In Flannery O’Connor’s marvelously difficult and weird “A Good Man Is Hard to Find,” though the story is manifestly focused on the danger of the at-large Misfit, and the grandmother, and the spectacularly gruesome landing point of the story when the most unlikely and worst thing that could happen actually does happen, there is a frisson of doomy strangeness earlier, when the traveling family arrives at Red Sammy’s restaurant and there is “a gray monkey about a foot high, chained to a chinaberry tree.”
Nothing goes anywhere with this monkey. He disappears into the branches of the chinaberry tree as the family walks into the restaurant. When they go back to their car, there he is again, “busy catching fleas on himself and biting each one carefully between his teeth as if it were a delicacy.” He has a limited existence, and not much agency in this story. He’s chained to a tree in a spot where he doesn’t really belong at all. And that’s it, done with the monkey. But his weird—yet muted and unremarked-upon—presence has been a herald of the strange possibilities that lie ahead. If there’s a monkey chained to a tree outside a diner, maybe the escaped convict on the front page of the newspaper could show up next. Anything could happen and does.
Richard Ford’s “Rock Springs,” another short story I like to discuss with my writing students, gives us the no-account Earl, a car thief known to write the occasional bad check. We meet him as he is driving a stolen Mercedes south, out of Montana, with his daughter Cheryl and her dog Little Duke in the backseat, his girlfriend Edna beside him. As Edna pours herself a drink, she blurts out, “Did I ever tell you I once had a monkey?” She proceeds to describe over several pages how she won the nameless little spider monkey in a dice game, but then after a week with it she “got the creeps” and couldn’t handle the way the monkey loomed over her, staring at her face while she slept. She describes trying to solve the issue by taking “a length of clothesline wire” with which she “wired her to the doorknob through her little silver collar” before going back to sleep. And then when Edna woke, she discovered that the monkey “had tipped off her chair-back and hanged herself on the wire line.”
It’s a horrifying story, all the more disturbing because of the understated way Edna tells it, right up to a description of putting the dead monkey into a trash bag and leaving it at a dump. And then Earl responds to this story by saying, “Well, that’s horrible, but I don’t see what else you could do. You didn’t mean to kill it. You’d have done it differently if you had.”

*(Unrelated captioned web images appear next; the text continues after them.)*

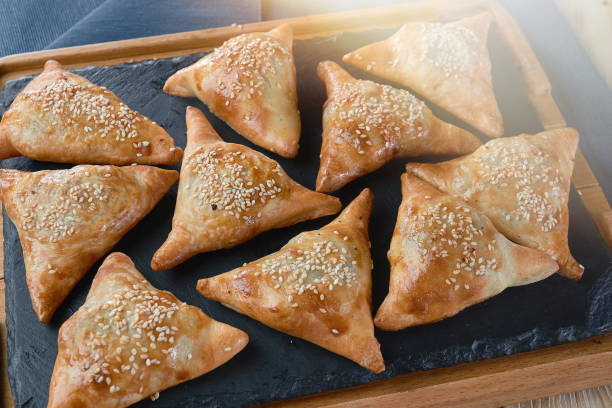 istock Uzbek dish - mini samosa with sesame seeds on a stone slab. Light effects 1251346362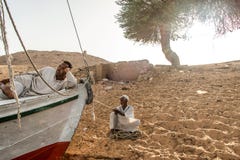 Aswan Egypt 21.05.18 Local people waiting for customers during Sunset Sand dunes Coastline Nile river stock photography Aswan Egypt 21.05.18 Local people waiting for customers during Sunset Sand dunes Coastline Nile river stock photography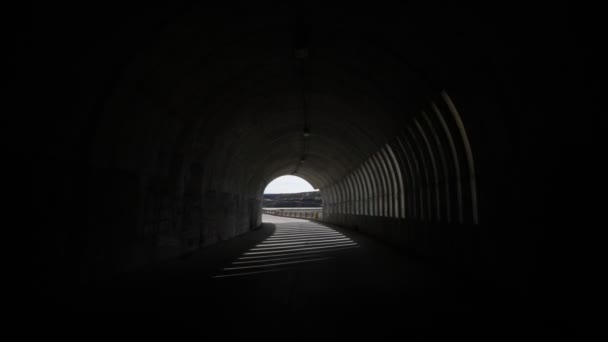 Hand held camera walking through and getting out a brutalist concrete tunnel. Lights and shadows rithms made by windows, openings, within the tunnel. Background of mountains, rocky walls and blue sky — Stock Video
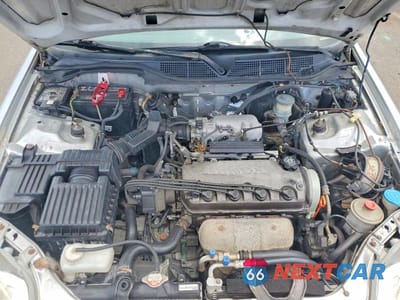 Zdjęcie 11 z 12 samochodu: 1999 HONDA CIVIC EX VIN:1HGEJ8248XL030536 - miniatura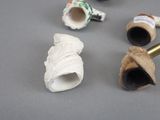 a lot of different types of pipes on the table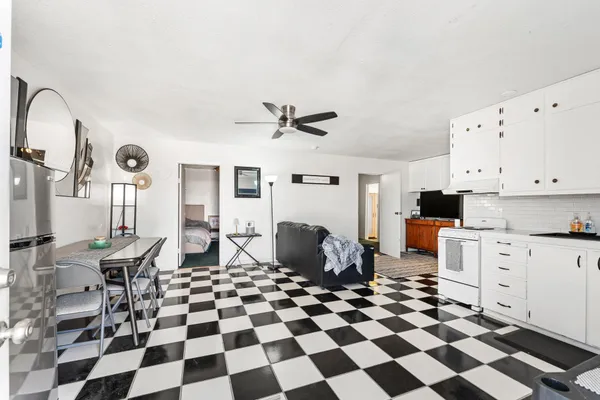 a living room with furniture and a rug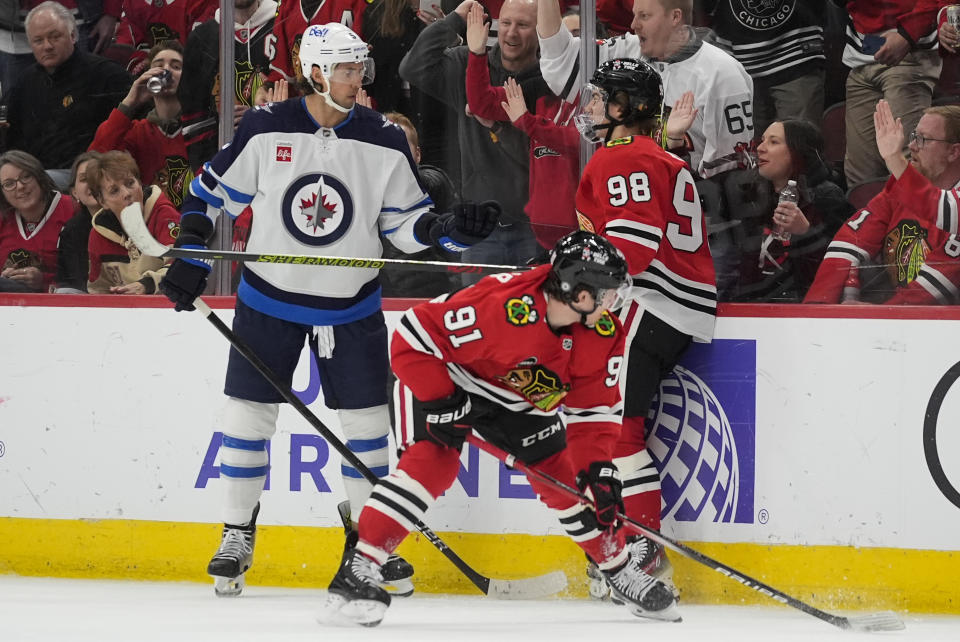 Winnipeg Jets defenseman Brenden Dillon, left, and Chicago Blackhawks center Connor Bedard (98) get into it during the third period of an NHL hockey game Friday, Feb. 23, 2024, in Chicago. (AP Photo/Erin Hooley)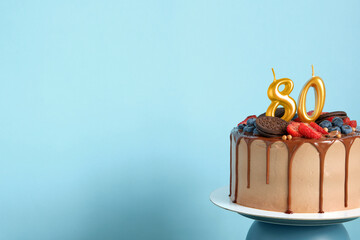 Chocolate birthday cake with berries, cookies and number eighty golden candles on blue wall...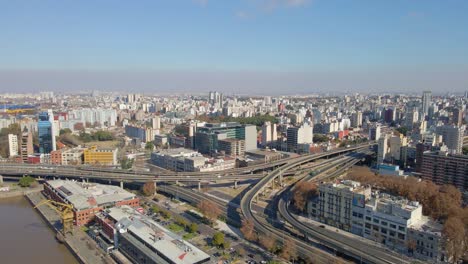 Aerial-view-of-a-highway-crossing-through-a-neighborhood-in-Buenos-Aires-city-at-daytime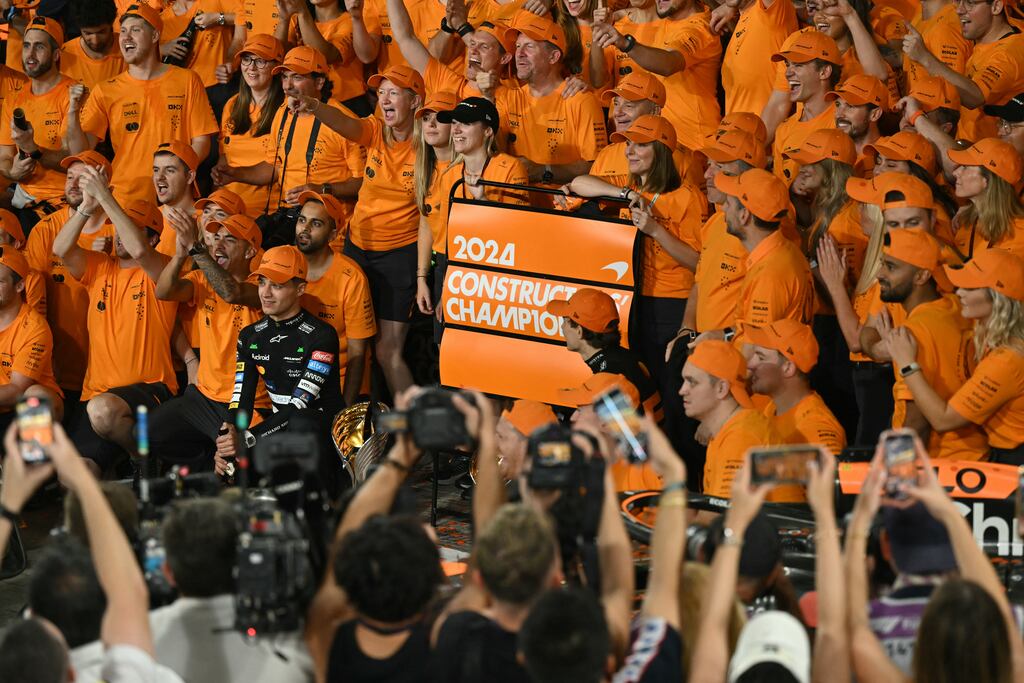 The McLaren team celebrate after winning the constructor's championship following the Abu Dhabi GP. Photograph: Andrej Isakovic/AFP via Getty Images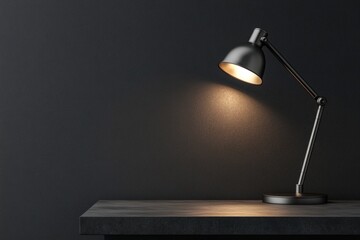A minimalist black desk lamp illuminates a dark room, casting a warm glow on a sleek surface.
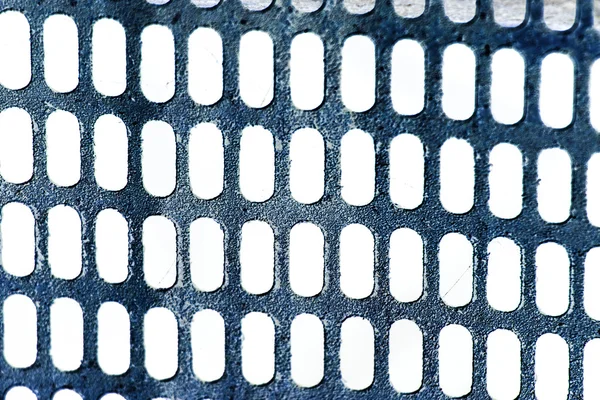 Abstract composition from round, rusty metallic lattice with peeled paint and inverted colors — Stock Photo, Image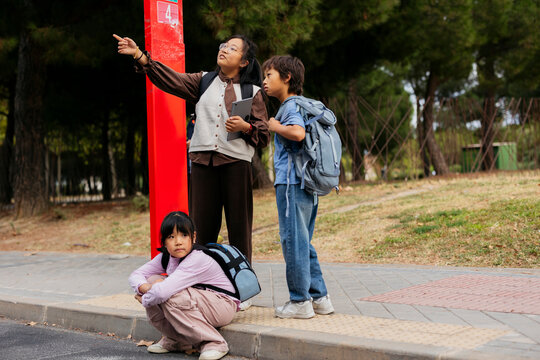 Asian children waiting at a bus stop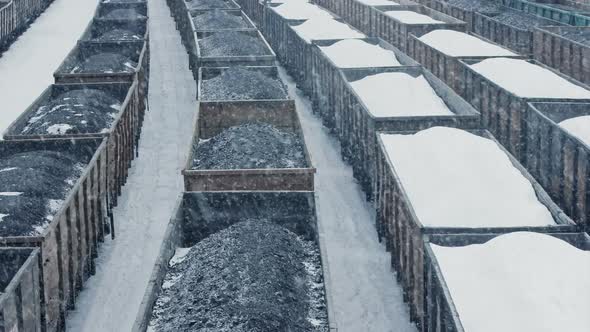 Train Yard With Coal Containers In Snowfall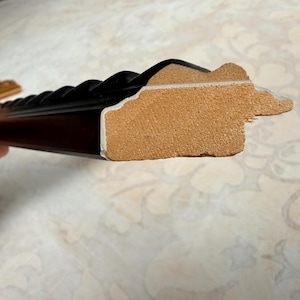 May include: Close-up of a black picture frame with a decorative, ridged edge. The frame's side reveals a light brown core and a white inner edge. The frame is held by a hand, with a patterned surface in the background.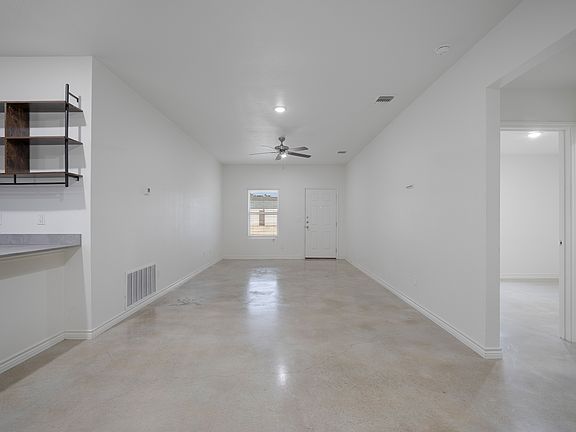 A welcoming entryway that opens directly into the bright, open-concept living room.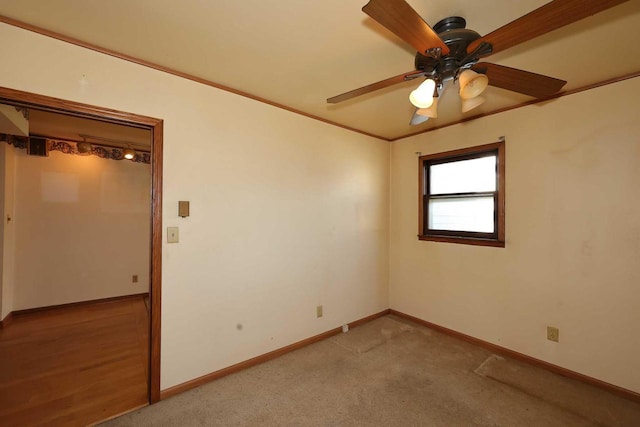 spare room with ornamental molding, light carpet, and ceiling fan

The sad little hanged spider monkey in “Rock Springs” is a minor note, to be sure, just as the gray monkey outside Red Sammy’s is a minor note in “A Good Man is Hard to Find.” But both monkeys notify the reader that strangeness lies ahead in the uncanny valley, where you can cross paths with the escaped convict from the front page of your morning paper or win an unlucky spider monkey with a roll of the dice.